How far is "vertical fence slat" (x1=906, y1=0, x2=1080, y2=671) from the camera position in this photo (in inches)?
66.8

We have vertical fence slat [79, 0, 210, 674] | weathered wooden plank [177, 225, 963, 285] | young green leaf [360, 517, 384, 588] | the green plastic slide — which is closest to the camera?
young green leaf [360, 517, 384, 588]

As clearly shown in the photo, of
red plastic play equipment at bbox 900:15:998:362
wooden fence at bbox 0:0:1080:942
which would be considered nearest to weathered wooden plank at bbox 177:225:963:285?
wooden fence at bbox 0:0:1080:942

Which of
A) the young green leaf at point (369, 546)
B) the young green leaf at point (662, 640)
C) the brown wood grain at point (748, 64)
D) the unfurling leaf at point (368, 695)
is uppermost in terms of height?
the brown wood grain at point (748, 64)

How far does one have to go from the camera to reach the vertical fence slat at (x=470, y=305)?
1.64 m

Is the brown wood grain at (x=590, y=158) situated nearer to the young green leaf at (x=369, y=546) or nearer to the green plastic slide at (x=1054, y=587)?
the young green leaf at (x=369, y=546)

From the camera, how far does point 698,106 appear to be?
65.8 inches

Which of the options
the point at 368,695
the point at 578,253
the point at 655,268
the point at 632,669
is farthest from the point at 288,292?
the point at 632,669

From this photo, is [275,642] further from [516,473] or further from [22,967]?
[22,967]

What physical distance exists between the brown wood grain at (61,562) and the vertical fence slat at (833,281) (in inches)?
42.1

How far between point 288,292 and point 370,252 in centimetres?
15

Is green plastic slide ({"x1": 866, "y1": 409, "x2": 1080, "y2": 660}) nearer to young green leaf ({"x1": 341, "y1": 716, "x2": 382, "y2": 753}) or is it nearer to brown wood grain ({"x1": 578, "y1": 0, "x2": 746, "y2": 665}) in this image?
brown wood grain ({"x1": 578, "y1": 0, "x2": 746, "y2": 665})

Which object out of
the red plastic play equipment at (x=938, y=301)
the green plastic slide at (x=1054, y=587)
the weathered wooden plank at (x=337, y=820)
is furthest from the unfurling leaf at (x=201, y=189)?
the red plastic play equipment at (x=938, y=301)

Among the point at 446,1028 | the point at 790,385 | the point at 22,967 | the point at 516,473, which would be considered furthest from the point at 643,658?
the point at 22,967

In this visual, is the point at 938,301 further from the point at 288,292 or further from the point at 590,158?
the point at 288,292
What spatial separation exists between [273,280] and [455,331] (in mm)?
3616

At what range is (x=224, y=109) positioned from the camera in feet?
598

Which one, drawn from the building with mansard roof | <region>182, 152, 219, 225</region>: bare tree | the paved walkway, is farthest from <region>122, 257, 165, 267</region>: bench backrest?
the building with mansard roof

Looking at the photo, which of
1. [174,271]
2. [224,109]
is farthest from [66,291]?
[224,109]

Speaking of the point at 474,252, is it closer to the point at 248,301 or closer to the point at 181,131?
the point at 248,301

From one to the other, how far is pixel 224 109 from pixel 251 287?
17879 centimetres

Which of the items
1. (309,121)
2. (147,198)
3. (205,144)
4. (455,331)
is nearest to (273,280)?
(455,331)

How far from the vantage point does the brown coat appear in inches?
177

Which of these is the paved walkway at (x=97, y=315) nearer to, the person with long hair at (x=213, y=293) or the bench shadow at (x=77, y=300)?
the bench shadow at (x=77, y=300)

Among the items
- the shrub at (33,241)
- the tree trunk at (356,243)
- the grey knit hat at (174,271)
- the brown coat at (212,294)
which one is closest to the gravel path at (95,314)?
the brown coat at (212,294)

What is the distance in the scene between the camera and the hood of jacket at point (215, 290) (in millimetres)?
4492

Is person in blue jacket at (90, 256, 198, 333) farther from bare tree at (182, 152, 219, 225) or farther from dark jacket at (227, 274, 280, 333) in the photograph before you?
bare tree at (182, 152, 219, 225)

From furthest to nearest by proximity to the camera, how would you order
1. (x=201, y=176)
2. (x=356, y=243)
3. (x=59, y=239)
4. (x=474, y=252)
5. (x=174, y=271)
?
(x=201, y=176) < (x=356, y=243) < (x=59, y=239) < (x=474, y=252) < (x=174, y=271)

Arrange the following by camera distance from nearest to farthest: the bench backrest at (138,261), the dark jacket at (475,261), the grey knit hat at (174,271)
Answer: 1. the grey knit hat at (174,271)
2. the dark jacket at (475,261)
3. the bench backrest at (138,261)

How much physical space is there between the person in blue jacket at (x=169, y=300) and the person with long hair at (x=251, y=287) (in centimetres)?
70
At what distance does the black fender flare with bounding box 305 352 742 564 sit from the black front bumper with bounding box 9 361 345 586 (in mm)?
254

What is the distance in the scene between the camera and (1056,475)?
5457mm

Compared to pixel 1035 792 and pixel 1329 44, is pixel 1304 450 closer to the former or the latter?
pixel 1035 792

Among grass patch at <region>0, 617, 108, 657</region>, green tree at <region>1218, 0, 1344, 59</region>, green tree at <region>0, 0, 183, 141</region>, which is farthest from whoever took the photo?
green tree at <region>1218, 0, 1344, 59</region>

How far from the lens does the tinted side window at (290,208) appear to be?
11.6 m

● ● ●

_Objective_: Please return the data above exactly as given.

_Expected output_:
How far is "vertical fence slat" (x1=906, y1=0, x2=1080, y2=671) from the camera position in this photo (in inches)?
66.8

We have vertical fence slat [79, 0, 210, 674] | weathered wooden plank [177, 225, 963, 285] | young green leaf [360, 517, 384, 588] | the green plastic slide — which is closest to the camera?
young green leaf [360, 517, 384, 588]

As clearly shown in the photo, of
red plastic play equipment at bbox 900:15:998:362
wooden fence at bbox 0:0:1080:942
which would be considered nearest to weathered wooden plank at bbox 177:225:963:285?
wooden fence at bbox 0:0:1080:942

Which of
A) the young green leaf at point (369, 546)
B) the young green leaf at point (662, 640)
C) the brown wood grain at point (748, 64)
D) the unfurling leaf at point (368, 695)
is uppermost in terms of height?
the brown wood grain at point (748, 64)

How far does one have to go from the camera to reach the vertical fence slat at (x=470, y=305)?
1.64 m

Is the brown wood grain at (x=590, y=158) situated nearer to the young green leaf at (x=369, y=546) or nearer to the green plastic slide at (x=1054, y=587)?
the young green leaf at (x=369, y=546)

From the camera, how far does point 698,106 appear to be?
65.8 inches

Which of the options
the point at 368,695
the point at 578,253
the point at 655,268
the point at 632,669
is farthest from the point at 288,292?
the point at 632,669

From this photo, is [275,642] further from [516,473] or further from [22,967]?
[22,967]

What physical distance exists between the brown wood grain at (61,562) and the vertical fence slat at (833,281) (in inches)?
42.1

How far between point 288,292 and point 370,252 in centimetres?
15

Is green plastic slide ({"x1": 866, "y1": 409, "x2": 1080, "y2": 660}) nearer to young green leaf ({"x1": 341, "y1": 716, "x2": 382, "y2": 753}) or is it nearer to brown wood grain ({"x1": 578, "y1": 0, "x2": 746, "y2": 665}) in this image?
brown wood grain ({"x1": 578, "y1": 0, "x2": 746, "y2": 665})

Which object out of
the red plastic play equipment at (x=938, y=301)
the green plastic slide at (x=1054, y=587)
the weathered wooden plank at (x=337, y=820)
is furthest from the unfurling leaf at (x=201, y=189)?
the red plastic play equipment at (x=938, y=301)

Among the point at 446,1028 | the point at 790,385 | the point at 22,967 | the point at 516,473, which would be considered furthest from the point at 643,658?
the point at 22,967

In this visual, is the point at 938,301 further from the point at 288,292 or further from the point at 590,158?
the point at 288,292
What spatial separation exists between [273,280] and [455,331] (in mm)?
3616

At what range is (x=224, y=109) positioned from the camera in feet?
598

Which one, drawn from the building with mansard roof | <region>182, 152, 219, 225</region>: bare tree | the paved walkway, is farthest from <region>122, 257, 165, 267</region>: bench backrest?
the building with mansard roof

Looking at the photo, which of
1. [174,271]
2. [224,109]
is farthest from [66,291]?
[224,109]

Speaking of the point at 474,252, is it closer to the point at 248,301 or closer to the point at 181,131?
the point at 248,301

From one to the other, how far is pixel 224 109 from pixel 251 287?
17879 centimetres

Which of the items
1. (309,121)
2. (147,198)
3. (205,144)
4. (455,331)
is nearest to (273,280)?
(455,331)

How far from the vantage point does the brown coat appear in inches?
177

Which of these is the paved walkway at (x=97, y=315) nearer to, the person with long hair at (x=213, y=293) or the bench shadow at (x=77, y=300)?
the bench shadow at (x=77, y=300)

Among the items
- the shrub at (33,241)
- the tree trunk at (356,243)
- the grey knit hat at (174,271)
- the brown coat at (212,294)
which one is closest to the gravel path at (95,314)?
the brown coat at (212,294)

What is the distance in the scene between the camera and the hood of jacket at point (215, 290) (in millimetres)?
4492

Is person in blue jacket at (90, 256, 198, 333) farther from bare tree at (182, 152, 219, 225) or farther from dark jacket at (227, 274, 280, 333) in the photograph before you?
bare tree at (182, 152, 219, 225)

From furthest to nearest by proximity to the camera, how would you order
1. (x=201, y=176)
2. (x=356, y=243)
3. (x=59, y=239)
4. (x=474, y=252)
5. (x=174, y=271)
?
(x=201, y=176) < (x=356, y=243) < (x=59, y=239) < (x=474, y=252) < (x=174, y=271)

Arrange the following by camera distance from nearest to farthest: the bench backrest at (138,261), the dark jacket at (475,261), the grey knit hat at (174,271)
Answer: 1. the grey knit hat at (174,271)
2. the dark jacket at (475,261)
3. the bench backrest at (138,261)

How much physical space is there between the person in blue jacket at (x=169, y=300) and the person with long hair at (x=251, y=287) (in centimetres)?
70
At what distance does the black fender flare with bounding box 305 352 742 564 sit from the black front bumper with bounding box 9 361 345 586 (in mm)?
254

What is the distance in the scene between the camera and (1056,475)?
5457mm

Compared to pixel 1035 792 and pixel 1329 44, is pixel 1304 450 closer to the former or the latter?
pixel 1035 792

Among grass patch at <region>0, 617, 108, 657</region>, green tree at <region>1218, 0, 1344, 59</region>, green tree at <region>0, 0, 183, 141</region>, which is farthest from whoever took the photo?
green tree at <region>1218, 0, 1344, 59</region>

How far from the lens does the tinted side window at (290,208) appear to be?
11.6 m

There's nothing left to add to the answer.